» Exercise requirements:
[a] In the SPI driver discussion, transcribe the text between "AFAIK, it doesn't" and "shouldn't be neglected.", inclusive.
[b] Which functions, written with trailing parentheses, are named in the SPI driver discussion?

» Passage given:
★ ★ ★ ★ ★ ★ ★

AFAIK, it doesn't really matter how many echo servers you have in user-space.
In the end, inside the CAN driver it is just one queue that talks to the SPI
driver in exactly the same way. And like I explained above, this is a pretty
common situation in CAN networks like J1939, where 90% of the time a single
remote-ECU is talking to a single process on the local machine, and the only
thing that matters is single-in-flight response time.

> > 6.1. Accounting spinlocks:  
> 
> > Spinlocks are supposed to be fast, especially for the case that they are not
> > contested, but in such critical paths their impact shouldn't be neglected.  
> 
> > SPI_STATISTICS_ADD_TO_FIELD: This macro defined in spi.h has a spinlock, and
> > it is used 4 times directly in __spi_sync(). It is also used in
> > spi_transfer_one_message() which is called from there. Removing the spinlocks
> > (thus introducing races) makes the code measurably faster (several us).  
> 
> > spi_statistics_add_transfer_stats(): Called twice from
> > spi_transfer_one_message(), and also contains a spinlock. Removing these again
> > has a measurable impact of several us.  
> 
> So for example a sysctl to suppress stats, or making the stats code
> fancier with per cpu data or whatever so it doesn't need to lock in the
> hot path would help here (obviously the latter is a bit nicer).  Might
> be interesting seeing if it's the irqsave bit that's causing trouble
> here, I'm not sure that's actually required other than for the error
> counters.

★ ★ ★ ★ ★ ★ ★

» Dataset records:
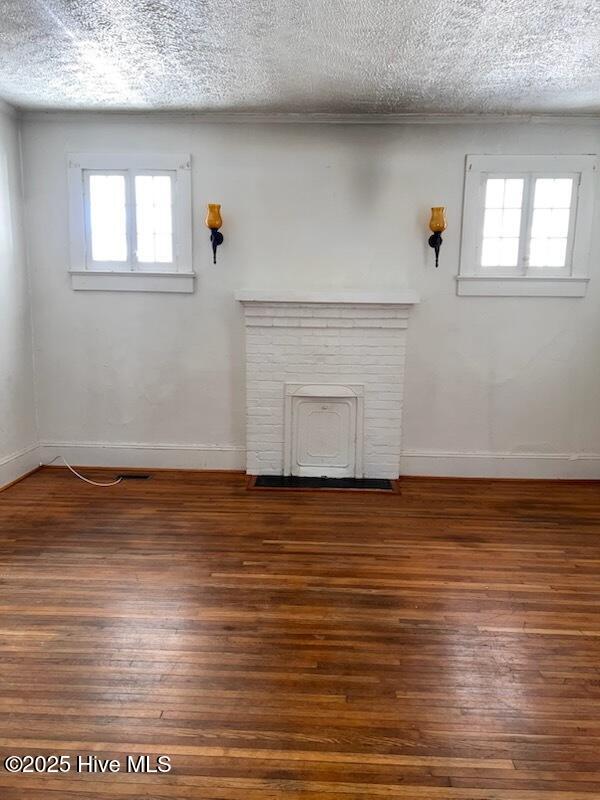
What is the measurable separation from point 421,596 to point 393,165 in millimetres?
3017

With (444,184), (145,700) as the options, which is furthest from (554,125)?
(145,700)

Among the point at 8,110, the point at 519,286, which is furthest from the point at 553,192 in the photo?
the point at 8,110

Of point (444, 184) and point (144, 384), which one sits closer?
point (444, 184)

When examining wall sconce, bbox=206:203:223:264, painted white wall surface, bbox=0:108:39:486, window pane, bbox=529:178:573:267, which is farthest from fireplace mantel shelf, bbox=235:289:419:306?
painted white wall surface, bbox=0:108:39:486

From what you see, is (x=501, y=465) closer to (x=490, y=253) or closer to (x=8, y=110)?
(x=490, y=253)

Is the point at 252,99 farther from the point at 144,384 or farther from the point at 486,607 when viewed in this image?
the point at 486,607

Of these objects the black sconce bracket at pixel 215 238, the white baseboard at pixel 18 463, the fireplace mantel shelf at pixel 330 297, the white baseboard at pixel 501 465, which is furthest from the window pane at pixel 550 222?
the white baseboard at pixel 18 463

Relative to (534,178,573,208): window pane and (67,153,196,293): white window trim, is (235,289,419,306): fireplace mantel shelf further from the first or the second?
(534,178,573,208): window pane

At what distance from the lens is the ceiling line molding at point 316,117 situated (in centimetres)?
377

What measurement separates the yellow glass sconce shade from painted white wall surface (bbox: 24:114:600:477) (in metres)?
0.10

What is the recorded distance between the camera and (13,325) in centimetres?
393

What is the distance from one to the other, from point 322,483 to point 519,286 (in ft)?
6.94

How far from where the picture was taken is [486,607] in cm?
239

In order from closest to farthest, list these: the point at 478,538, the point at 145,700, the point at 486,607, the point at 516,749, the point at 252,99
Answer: the point at 516,749, the point at 145,700, the point at 486,607, the point at 478,538, the point at 252,99
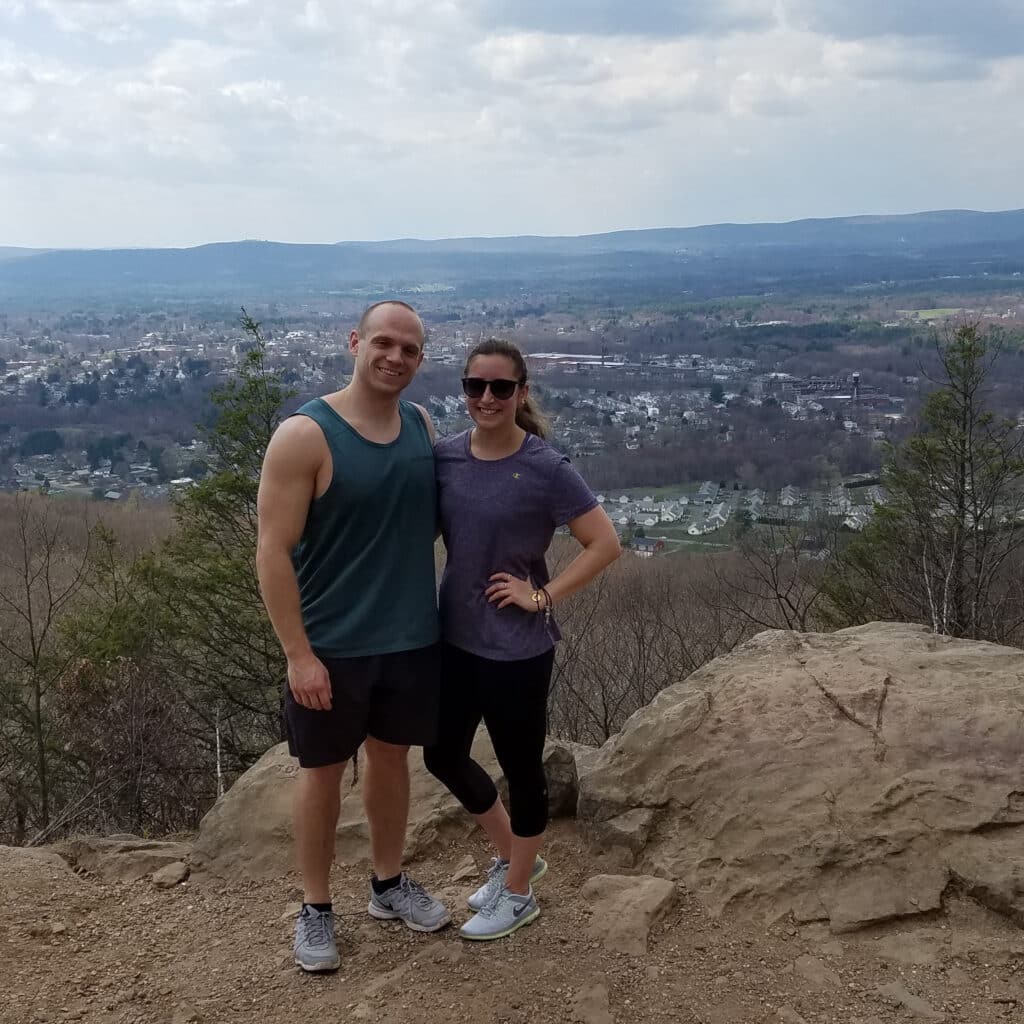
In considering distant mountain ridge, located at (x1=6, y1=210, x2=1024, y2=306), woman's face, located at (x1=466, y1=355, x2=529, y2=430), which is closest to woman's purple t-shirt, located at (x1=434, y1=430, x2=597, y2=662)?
woman's face, located at (x1=466, y1=355, x2=529, y2=430)

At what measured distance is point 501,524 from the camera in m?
3.25

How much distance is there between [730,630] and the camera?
17281 mm

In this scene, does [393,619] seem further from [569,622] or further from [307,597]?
[569,622]

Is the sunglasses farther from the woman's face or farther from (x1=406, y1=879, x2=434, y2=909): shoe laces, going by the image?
(x1=406, y1=879, x2=434, y2=909): shoe laces

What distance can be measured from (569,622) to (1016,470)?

★ ★ ★ ★ ★ ★ ★

» Exercise answers:
[a]
AFAIK, it doesn't really matter how many echo servers you have in user-space.
In the end, inside the CAN driver it is just one queue that talks to the SPI
driver in exactly the same way. And like I explained above, this is a pretty
common situation in CAN networks like J1939, where 90% of the time a single
remote-ECU is talking to a single process on the local machine, and the only
thing that matters is single-in-flight response time.

> > 6.1. Accounting spinlocks:  
> 
> > Spinlocks are supposed to be fast, especially for the case that they are not
> > contested, but in such critical paths their impact shouldn't be neglected.

[b]
- __spi_sync()
- spi_transfer_one_message()
- spi_statistics_add_transfer_stats()